I belong to a small group of women who have been going through the 12 steps of ACA (Adult Children of Alcoholic or Dysfunctional Families) together for the past 2+ years. There were 4 of us to start, now we are three.

Being part of a weekly small group dedicated to spiritual growth has been an important source of support and comfort to me. We are not all at the same stage of growth, or on the same side politically, nor do we all share a common faith. One of us is a Catholic turned Jew, one a Christian, one an agnostic, and I call myself a ‘seeker’ without any religious affiliation. One of us is a Trump supporter, two of us not. We come together week after week and share our experience, strength, and hope with each other without needing to judge or be polarized by our various forms of belief or disbelief. We all agree that life is for learning, as Joni Mitchell once said in a song.

Small groups work. They create intimacy and an opportunity to share safely when the participants all agree they are there to learn, not to proselytize, or to ‘educate.’

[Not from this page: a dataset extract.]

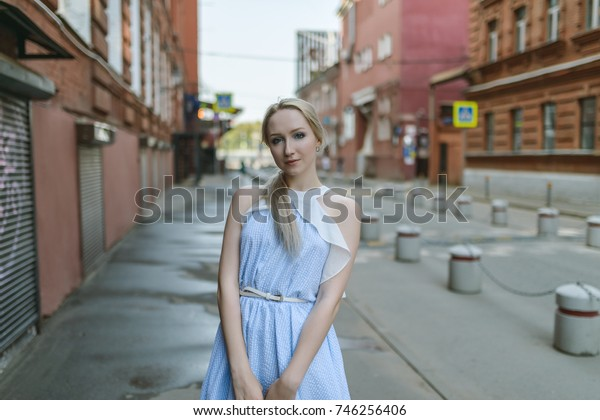 Outdoors portrait of beautiful young woman. Selective focus.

Making a contribution was a very important takeaway from the survey work for me. People tend to think the leader is responsible for making changes and seeing to it that everything works. But the responses showed that contribution makes people feel more ownership, connects them together, and multiplies creative energy.

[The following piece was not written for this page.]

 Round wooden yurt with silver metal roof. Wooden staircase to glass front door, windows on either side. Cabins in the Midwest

One of my favorite responses summed it up: “There wasn’t much I liked about Sunday service at all. This inspired me to get involved and help develop a music ministry. That has developed into collaboration with the pastor to make the service more embracing, enchanting and inspiring.”  I happened to find myself in Bridgeport, CT a few years later attending the service that person had been a part of, and I saw the result he had talked about. The musical part of the program was alive, involved many different age groups, and touched the entire congregation.

In my case, I’ve been conscious ever since of being more proactive when I want to see change, rather than just adding an ineffective voice of complaint. That one response changed my participation in my own service in Belgium, and has remained as a way of life for me going forward. I joined the board of the co-op where I live when I felt my input would be beneficial to the building, and this year I joined Vote Forward and wrote 100 letters to voters in Texas and Florida encouraging them to get out and vote. Being active in the democratic process has helped me stay calm and focused, and sleep well at night.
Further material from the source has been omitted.